My fingers clamp tighter on the paper, stomach turning as the print warps in my vision. Heat crawls up the back of my neck—pressure builds behind my eyes that has nothing to do with exhaustion.

My hands start to shake. I snap the paper down hard enough that it echoes through the room and pace once, twice, trying to outrun the feeling building in my chest. It doesn’t work.

The trash can takes the hit instead. The lid bangs against the wall as I shove the paper inside, a little more force than necessary, like that might fix anything. Does anyone even verify facts anymore? Since when did speculation turn into front-page news?

There are real problems in this county—roads falling apart, an economy barely holding together, healthcare stretched thin, kids slipping through the cracks while suicide rates climb—and somehow this is what they choose to print.
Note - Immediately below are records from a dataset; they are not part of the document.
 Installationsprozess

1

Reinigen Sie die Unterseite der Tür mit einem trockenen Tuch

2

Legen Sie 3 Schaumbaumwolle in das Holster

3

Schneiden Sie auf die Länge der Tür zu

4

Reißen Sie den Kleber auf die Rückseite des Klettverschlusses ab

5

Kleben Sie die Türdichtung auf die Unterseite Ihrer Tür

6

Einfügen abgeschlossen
Me. Us. A story built on half-truths and guesswork because it sells better than reality. And they didn’t even get it right.

My family is going to be collateral damage in the media’s hunger for clicks.

That’s what this has become. Not news—people chasing fifteen minutes of relevance and burning whoever stands in the way. It’s exactly why I can’t stand the internet. And the worst part? The selfish part? It’s not the article. It’s not my job. It’s not even me.

It’s Fallon.

We were finally getting somewhere—real momentum, real connection. More time together, fewer walls between us every day, like we were both learning how to exist in the same space without flinching.

And now this—

This could be the thing that shoves her right back behind them.